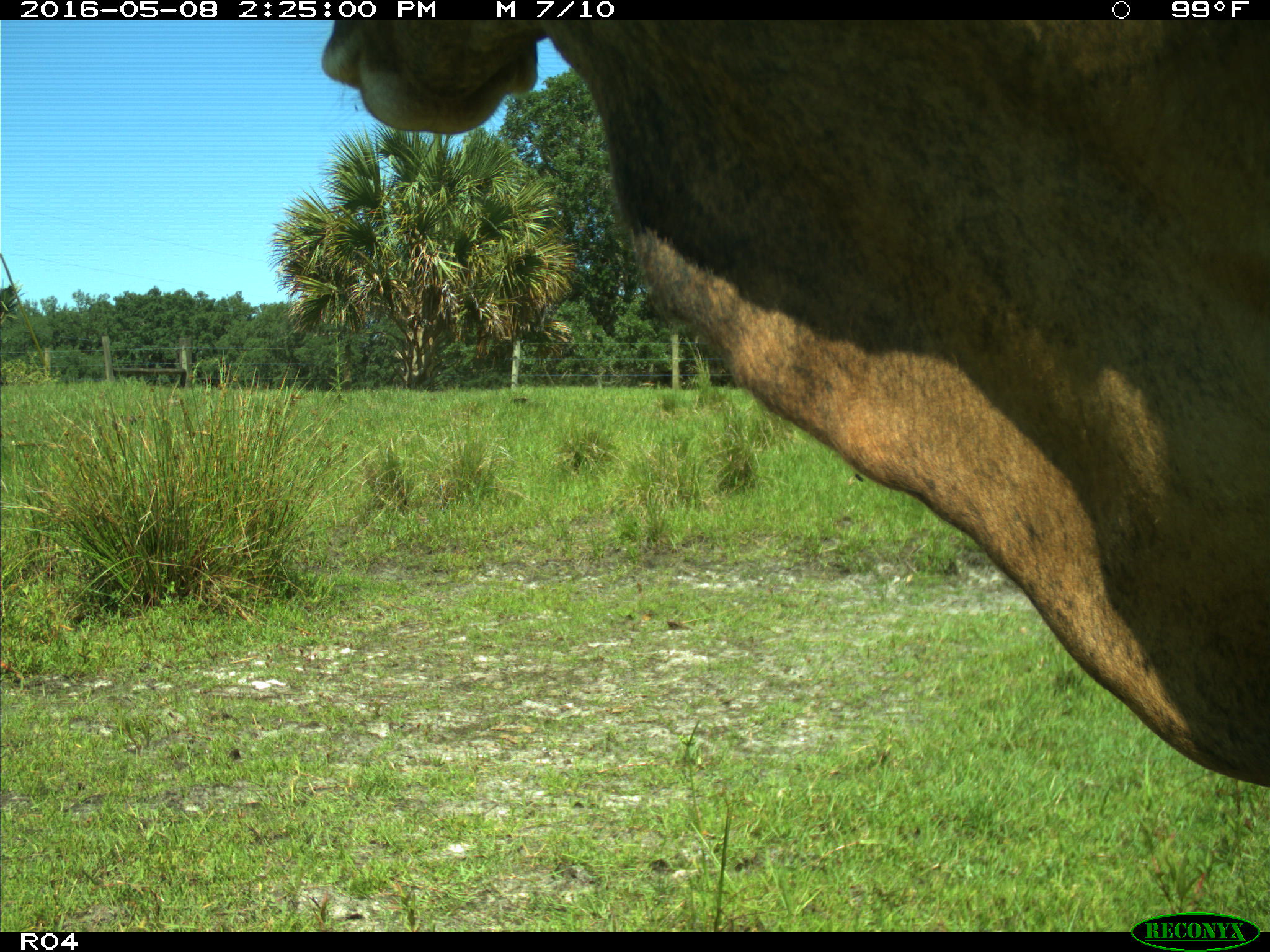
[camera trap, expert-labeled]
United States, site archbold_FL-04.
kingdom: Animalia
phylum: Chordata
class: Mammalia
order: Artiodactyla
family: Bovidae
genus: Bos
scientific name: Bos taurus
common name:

--

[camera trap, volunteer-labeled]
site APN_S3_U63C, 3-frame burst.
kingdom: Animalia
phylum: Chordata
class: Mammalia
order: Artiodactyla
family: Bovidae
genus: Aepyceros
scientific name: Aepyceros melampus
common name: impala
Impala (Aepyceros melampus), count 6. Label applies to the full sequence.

[Your task]
Where a line of the material above holds the string "site", copy that line.

[Output of the task]
United States, site archbold_FL-04.
site APN_S3_U63C, 3-frame burst.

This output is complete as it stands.